Start Data for this task

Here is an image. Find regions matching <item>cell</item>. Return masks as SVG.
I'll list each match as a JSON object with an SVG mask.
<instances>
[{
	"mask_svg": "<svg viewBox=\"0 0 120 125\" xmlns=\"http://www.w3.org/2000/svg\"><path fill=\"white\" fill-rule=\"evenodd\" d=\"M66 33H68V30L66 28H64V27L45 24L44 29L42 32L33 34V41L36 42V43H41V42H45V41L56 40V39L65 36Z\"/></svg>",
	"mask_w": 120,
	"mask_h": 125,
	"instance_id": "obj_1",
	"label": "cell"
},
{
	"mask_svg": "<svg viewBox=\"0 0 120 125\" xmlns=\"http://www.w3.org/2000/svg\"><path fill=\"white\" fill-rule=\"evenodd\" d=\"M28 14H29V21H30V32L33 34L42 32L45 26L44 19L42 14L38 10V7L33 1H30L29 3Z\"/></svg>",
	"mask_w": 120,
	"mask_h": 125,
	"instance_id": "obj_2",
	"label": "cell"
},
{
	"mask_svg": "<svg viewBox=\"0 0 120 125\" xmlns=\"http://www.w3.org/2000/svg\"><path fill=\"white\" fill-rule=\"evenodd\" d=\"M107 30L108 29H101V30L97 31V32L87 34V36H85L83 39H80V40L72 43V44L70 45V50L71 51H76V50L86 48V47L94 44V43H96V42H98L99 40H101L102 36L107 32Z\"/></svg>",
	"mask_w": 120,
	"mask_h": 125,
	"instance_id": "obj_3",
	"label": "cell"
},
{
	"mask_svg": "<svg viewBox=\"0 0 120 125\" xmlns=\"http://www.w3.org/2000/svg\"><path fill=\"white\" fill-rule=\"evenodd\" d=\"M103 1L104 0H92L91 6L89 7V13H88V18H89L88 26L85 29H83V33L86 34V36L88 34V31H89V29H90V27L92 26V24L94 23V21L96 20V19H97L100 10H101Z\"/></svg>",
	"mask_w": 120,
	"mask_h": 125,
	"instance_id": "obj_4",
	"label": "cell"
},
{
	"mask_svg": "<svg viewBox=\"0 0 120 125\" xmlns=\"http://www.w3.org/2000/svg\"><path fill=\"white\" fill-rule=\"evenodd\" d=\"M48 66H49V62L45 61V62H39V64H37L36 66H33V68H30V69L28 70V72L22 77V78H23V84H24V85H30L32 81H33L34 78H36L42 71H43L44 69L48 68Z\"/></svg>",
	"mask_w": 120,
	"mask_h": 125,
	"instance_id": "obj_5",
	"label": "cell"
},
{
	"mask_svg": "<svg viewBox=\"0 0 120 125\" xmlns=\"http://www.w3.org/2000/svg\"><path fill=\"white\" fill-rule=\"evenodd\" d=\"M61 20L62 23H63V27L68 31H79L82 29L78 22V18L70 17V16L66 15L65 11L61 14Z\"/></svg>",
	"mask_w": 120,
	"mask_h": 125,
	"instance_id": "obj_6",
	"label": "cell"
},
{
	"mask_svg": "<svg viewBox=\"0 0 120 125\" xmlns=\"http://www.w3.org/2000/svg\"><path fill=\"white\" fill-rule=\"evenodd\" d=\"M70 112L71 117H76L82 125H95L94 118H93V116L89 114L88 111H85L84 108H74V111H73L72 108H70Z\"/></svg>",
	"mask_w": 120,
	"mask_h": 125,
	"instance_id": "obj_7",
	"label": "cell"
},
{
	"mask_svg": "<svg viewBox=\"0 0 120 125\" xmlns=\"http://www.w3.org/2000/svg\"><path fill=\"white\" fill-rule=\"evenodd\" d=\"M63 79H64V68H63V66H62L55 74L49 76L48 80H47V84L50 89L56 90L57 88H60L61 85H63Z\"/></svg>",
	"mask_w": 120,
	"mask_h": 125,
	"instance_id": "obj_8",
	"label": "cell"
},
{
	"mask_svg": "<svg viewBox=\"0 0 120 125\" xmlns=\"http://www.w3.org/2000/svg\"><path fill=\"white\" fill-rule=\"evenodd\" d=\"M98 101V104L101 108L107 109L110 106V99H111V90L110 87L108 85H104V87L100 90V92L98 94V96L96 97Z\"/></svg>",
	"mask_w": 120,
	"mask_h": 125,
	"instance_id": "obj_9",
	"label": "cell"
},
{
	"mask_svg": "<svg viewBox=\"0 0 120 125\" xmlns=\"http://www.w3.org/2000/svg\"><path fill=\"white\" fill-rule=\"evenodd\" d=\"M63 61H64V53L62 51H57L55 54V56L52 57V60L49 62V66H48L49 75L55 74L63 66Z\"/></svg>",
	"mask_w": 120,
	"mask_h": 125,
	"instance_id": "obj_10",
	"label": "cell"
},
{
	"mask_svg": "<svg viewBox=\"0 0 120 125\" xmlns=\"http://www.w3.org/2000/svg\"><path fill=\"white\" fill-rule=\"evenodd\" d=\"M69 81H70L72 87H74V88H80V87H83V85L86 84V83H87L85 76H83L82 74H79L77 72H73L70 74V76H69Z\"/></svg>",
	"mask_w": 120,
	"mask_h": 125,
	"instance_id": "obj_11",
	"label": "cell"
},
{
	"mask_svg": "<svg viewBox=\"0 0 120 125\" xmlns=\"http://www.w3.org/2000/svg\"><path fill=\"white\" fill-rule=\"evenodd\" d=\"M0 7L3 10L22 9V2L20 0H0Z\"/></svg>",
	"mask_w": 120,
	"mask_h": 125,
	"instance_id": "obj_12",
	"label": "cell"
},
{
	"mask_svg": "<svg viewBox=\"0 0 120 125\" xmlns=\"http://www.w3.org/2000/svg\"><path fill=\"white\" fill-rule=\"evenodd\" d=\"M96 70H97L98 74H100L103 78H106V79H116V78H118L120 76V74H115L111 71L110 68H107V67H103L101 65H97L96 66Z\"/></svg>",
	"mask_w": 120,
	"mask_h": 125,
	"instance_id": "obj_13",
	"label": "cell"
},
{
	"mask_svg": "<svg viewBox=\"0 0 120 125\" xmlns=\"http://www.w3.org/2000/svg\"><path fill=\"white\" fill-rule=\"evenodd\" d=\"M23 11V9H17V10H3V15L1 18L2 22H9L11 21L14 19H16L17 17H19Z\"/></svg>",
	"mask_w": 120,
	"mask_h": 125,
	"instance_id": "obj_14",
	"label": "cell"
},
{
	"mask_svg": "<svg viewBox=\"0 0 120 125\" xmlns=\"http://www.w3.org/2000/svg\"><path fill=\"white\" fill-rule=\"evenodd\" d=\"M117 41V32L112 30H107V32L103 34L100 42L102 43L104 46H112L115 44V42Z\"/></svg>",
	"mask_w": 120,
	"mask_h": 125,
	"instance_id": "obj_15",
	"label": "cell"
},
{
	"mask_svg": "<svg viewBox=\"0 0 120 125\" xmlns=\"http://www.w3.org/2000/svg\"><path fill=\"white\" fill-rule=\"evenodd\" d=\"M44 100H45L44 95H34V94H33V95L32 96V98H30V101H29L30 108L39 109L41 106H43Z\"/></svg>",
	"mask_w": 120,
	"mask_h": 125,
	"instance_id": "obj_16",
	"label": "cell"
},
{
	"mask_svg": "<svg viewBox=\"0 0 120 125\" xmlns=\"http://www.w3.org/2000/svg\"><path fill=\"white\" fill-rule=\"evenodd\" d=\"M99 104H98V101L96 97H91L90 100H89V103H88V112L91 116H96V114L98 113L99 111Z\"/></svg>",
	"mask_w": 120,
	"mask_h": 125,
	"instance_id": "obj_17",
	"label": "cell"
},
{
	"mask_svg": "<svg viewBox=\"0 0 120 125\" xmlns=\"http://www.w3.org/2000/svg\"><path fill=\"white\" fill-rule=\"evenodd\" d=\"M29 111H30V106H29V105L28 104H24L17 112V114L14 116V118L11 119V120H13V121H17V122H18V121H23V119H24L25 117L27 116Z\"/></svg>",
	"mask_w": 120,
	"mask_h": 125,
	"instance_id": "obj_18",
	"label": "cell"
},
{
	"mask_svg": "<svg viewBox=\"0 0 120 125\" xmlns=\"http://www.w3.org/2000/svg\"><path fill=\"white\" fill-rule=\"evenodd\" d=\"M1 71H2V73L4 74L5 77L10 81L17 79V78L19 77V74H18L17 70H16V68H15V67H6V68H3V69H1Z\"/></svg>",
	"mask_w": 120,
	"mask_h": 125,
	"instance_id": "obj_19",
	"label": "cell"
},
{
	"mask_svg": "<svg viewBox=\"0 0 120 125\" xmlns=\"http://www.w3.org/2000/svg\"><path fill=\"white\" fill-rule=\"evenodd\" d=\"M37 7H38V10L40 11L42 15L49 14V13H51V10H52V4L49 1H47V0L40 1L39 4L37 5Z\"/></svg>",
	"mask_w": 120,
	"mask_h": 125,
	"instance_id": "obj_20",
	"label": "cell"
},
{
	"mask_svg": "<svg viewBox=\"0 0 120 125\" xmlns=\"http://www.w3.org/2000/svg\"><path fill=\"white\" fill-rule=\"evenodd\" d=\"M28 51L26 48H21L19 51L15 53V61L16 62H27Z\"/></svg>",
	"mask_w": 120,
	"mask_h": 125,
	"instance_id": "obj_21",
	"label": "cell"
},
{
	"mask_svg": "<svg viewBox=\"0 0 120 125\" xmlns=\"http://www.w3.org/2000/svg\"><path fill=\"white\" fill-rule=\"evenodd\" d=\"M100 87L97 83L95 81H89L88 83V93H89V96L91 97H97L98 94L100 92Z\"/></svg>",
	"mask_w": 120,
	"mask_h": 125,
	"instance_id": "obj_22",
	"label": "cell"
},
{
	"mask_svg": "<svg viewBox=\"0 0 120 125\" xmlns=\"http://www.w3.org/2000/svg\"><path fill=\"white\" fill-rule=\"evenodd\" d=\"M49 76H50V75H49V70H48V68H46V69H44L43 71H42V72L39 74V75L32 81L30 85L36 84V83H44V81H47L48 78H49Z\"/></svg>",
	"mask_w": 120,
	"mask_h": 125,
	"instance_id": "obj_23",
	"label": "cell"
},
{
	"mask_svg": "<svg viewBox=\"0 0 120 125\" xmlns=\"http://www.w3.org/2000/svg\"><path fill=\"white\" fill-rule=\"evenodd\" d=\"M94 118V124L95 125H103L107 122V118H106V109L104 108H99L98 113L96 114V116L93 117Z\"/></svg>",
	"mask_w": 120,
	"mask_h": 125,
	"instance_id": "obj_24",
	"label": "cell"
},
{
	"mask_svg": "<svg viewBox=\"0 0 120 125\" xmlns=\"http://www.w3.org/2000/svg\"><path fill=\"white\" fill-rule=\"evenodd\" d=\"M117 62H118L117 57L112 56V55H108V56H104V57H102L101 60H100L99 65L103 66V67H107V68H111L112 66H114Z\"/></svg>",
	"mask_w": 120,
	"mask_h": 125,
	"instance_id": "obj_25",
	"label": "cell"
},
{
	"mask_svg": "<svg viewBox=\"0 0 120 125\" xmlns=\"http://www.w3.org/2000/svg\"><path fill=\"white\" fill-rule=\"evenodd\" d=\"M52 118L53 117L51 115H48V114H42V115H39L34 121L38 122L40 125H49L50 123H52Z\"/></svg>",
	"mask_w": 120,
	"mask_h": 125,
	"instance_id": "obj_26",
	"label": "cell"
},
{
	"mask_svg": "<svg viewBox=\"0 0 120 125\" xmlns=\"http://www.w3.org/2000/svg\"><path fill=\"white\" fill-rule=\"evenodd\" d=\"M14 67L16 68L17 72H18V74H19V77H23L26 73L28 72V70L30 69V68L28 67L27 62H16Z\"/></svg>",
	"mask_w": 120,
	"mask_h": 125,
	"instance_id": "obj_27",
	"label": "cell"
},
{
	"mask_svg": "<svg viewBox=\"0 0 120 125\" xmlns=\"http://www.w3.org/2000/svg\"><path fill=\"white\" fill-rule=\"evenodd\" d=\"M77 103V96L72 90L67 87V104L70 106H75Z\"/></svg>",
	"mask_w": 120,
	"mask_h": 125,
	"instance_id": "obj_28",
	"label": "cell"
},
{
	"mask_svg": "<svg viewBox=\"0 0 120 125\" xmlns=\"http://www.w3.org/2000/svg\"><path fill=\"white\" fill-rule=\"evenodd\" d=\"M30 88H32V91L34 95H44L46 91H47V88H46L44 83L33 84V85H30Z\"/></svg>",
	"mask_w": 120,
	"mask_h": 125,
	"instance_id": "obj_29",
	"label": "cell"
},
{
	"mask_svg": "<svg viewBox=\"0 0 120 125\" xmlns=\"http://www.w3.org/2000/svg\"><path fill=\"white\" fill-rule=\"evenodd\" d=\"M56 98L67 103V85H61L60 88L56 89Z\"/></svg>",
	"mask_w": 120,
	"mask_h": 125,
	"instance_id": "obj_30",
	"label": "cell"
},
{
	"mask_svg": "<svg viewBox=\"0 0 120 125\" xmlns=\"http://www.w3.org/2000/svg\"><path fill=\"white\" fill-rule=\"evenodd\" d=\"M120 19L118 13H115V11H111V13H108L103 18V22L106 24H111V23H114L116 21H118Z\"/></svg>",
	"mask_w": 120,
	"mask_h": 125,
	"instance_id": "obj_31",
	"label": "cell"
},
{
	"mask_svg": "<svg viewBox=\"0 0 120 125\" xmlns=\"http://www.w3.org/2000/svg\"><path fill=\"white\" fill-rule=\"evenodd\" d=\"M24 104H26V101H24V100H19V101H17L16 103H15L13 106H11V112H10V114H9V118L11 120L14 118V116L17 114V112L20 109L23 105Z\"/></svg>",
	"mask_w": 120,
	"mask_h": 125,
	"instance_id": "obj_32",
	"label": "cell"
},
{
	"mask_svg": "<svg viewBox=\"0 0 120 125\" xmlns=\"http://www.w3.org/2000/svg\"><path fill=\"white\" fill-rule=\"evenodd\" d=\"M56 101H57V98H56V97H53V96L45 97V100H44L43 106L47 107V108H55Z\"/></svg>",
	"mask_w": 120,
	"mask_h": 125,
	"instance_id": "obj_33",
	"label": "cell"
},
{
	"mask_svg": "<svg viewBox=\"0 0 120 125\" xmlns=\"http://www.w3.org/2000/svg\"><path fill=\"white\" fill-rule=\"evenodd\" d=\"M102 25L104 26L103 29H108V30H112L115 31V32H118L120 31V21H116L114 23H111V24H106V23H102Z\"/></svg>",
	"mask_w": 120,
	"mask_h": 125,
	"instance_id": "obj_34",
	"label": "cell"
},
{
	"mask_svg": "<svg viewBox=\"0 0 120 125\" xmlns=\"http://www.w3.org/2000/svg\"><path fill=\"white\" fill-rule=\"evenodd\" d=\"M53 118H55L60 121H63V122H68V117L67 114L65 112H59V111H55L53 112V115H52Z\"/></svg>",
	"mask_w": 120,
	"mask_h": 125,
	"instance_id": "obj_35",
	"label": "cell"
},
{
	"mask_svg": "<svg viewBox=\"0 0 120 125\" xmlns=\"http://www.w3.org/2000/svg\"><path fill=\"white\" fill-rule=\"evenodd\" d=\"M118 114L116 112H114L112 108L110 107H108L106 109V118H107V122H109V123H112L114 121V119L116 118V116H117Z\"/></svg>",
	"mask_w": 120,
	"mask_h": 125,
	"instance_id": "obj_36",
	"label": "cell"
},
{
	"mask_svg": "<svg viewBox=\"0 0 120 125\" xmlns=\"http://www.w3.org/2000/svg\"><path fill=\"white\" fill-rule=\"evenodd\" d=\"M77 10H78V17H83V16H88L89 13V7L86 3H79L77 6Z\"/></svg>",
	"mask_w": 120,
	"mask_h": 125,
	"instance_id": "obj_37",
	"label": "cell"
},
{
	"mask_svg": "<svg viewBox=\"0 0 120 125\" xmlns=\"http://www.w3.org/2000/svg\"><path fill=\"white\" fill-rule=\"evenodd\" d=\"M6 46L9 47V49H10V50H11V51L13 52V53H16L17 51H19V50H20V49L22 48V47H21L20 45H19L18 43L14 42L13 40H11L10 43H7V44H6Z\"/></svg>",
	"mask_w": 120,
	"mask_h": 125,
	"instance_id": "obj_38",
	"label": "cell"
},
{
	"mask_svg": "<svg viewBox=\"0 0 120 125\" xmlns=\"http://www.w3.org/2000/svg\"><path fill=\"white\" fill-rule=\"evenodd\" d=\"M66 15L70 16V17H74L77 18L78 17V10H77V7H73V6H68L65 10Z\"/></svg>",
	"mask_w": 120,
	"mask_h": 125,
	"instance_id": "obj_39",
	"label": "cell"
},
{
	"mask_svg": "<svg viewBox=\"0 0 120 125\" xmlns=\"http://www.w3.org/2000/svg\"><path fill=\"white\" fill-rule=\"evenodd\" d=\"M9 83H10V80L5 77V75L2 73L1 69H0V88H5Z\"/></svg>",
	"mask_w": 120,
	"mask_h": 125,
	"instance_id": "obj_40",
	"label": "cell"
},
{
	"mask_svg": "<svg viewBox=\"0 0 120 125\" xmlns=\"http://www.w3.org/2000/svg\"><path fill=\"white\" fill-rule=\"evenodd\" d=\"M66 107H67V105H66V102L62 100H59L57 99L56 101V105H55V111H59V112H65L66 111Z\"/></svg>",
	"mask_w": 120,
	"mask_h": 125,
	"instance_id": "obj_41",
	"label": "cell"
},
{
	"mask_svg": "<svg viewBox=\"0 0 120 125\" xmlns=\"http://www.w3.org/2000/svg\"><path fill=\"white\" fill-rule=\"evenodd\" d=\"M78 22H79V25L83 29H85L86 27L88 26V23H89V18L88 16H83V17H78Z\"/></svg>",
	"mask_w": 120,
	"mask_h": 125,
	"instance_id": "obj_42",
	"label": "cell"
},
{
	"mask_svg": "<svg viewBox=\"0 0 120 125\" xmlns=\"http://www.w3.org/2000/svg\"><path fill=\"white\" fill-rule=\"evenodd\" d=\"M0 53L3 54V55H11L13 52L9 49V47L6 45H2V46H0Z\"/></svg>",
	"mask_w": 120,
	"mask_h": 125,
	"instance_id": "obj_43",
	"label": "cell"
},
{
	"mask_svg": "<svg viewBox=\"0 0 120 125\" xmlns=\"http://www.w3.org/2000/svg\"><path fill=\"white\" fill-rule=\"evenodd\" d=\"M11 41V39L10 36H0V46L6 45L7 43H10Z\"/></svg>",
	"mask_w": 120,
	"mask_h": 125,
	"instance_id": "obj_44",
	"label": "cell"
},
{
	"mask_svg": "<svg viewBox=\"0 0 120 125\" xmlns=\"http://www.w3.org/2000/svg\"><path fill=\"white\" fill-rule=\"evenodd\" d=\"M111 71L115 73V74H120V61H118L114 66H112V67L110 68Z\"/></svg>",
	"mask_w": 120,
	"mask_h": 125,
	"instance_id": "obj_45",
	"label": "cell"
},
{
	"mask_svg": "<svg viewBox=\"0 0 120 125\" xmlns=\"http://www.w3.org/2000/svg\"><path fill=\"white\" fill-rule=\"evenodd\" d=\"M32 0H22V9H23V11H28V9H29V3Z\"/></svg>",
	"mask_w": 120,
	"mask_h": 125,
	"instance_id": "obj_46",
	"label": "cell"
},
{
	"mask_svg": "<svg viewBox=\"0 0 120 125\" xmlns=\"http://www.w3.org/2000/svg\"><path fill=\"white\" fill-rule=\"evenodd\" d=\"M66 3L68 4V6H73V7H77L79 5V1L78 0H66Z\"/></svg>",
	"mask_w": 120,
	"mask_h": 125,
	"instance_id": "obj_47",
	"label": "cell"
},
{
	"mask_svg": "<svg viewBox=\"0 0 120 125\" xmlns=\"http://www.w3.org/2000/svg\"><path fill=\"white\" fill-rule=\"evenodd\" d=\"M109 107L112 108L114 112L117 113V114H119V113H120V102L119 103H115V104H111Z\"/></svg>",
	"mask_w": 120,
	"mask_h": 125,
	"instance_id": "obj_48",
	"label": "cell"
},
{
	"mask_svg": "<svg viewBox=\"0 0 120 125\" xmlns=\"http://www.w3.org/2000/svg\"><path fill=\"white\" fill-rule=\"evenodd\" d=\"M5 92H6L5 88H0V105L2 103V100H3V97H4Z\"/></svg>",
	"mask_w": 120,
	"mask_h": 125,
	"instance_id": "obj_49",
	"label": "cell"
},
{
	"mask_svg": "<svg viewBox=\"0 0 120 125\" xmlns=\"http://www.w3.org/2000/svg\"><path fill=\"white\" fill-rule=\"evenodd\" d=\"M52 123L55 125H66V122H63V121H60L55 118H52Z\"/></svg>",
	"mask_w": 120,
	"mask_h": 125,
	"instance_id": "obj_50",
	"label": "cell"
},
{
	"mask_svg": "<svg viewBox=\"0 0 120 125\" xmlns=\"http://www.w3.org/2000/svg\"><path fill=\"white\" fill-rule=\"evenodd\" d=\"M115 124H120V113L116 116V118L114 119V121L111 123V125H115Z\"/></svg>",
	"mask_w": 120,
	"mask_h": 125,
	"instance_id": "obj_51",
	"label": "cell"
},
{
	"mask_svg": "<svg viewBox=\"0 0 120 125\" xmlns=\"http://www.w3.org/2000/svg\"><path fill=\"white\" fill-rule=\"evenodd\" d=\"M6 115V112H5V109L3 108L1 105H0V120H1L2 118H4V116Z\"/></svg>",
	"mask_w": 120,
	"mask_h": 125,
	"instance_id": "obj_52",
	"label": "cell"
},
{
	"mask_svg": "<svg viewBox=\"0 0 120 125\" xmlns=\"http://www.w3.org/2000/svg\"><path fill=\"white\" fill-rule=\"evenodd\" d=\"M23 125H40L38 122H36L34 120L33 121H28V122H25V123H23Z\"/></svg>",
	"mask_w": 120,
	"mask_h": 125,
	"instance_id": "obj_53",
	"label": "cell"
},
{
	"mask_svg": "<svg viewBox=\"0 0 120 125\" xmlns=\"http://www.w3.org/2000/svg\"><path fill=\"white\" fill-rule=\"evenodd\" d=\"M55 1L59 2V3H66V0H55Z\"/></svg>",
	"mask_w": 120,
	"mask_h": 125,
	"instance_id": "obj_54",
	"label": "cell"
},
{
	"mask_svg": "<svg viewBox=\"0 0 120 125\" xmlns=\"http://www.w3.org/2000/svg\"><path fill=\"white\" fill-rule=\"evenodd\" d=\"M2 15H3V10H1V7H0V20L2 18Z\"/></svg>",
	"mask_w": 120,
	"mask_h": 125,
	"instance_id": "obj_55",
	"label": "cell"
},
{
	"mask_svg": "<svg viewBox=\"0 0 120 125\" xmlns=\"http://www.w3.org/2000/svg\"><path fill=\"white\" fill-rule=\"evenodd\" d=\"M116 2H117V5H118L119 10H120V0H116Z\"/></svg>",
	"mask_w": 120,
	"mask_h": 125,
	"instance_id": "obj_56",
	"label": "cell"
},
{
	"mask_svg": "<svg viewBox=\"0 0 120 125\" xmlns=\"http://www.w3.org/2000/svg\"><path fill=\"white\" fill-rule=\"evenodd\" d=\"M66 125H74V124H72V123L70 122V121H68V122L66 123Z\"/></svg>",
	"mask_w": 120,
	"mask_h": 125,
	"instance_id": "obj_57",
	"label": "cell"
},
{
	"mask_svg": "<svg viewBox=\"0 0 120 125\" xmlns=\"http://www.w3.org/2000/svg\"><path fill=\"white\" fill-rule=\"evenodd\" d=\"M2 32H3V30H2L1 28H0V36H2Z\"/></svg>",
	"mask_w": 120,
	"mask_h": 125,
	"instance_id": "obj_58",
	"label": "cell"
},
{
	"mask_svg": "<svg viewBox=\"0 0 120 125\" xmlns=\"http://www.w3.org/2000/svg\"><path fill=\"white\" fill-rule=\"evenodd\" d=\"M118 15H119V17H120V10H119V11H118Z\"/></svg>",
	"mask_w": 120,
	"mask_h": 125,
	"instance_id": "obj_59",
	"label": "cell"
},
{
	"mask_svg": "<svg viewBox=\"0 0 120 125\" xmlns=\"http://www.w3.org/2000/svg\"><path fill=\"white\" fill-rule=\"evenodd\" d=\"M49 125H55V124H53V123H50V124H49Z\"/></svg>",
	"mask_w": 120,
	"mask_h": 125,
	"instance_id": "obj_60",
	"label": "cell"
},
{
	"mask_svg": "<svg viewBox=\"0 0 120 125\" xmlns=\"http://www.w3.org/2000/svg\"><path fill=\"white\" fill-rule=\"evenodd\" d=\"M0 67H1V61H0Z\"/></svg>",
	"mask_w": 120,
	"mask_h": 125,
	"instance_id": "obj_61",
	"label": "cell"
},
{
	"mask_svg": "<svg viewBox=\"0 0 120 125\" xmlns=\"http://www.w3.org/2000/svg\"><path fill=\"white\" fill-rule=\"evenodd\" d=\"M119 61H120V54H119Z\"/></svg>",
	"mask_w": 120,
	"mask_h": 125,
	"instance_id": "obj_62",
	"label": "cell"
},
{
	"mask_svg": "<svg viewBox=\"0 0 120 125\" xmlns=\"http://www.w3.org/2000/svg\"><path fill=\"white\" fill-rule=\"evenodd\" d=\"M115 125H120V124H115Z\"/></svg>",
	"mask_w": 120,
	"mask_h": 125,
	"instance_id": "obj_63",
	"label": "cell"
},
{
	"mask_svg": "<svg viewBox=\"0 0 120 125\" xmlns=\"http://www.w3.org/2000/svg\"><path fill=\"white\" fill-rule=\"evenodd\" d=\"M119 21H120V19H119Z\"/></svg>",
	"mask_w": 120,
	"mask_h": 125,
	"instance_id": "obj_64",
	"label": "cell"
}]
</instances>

End Data for this task

What is required
Recast the records from the beginning through the line containing "33H68V30L66 28H64V27L45 24L44" as a JSON list of strings, with one string per line and blank lines left out.

The reply
[
  "Here is an image. Find regions matching <item>cell</item>. Return masks as SVG.",
  "I'll list each match as a JSON object with an SVG mask.",
  "<instances>",
  "[{",
  "\t\"mask_svg\": \"<svg viewBox=\\\"0 0 120 125\\\" xmlns=\\\"http://www.w3.org/2000/svg\\\"><path fill=\\\"white\\\" fill-rule=\\\"evenodd\\\" d=\\\"M66 33H68V30L66 28H64V27L45 24L44 29L42 32L33 34V41L36 42V43H41V42H45V41L56 40V39L65 36Z\\\"/></svg>\","
]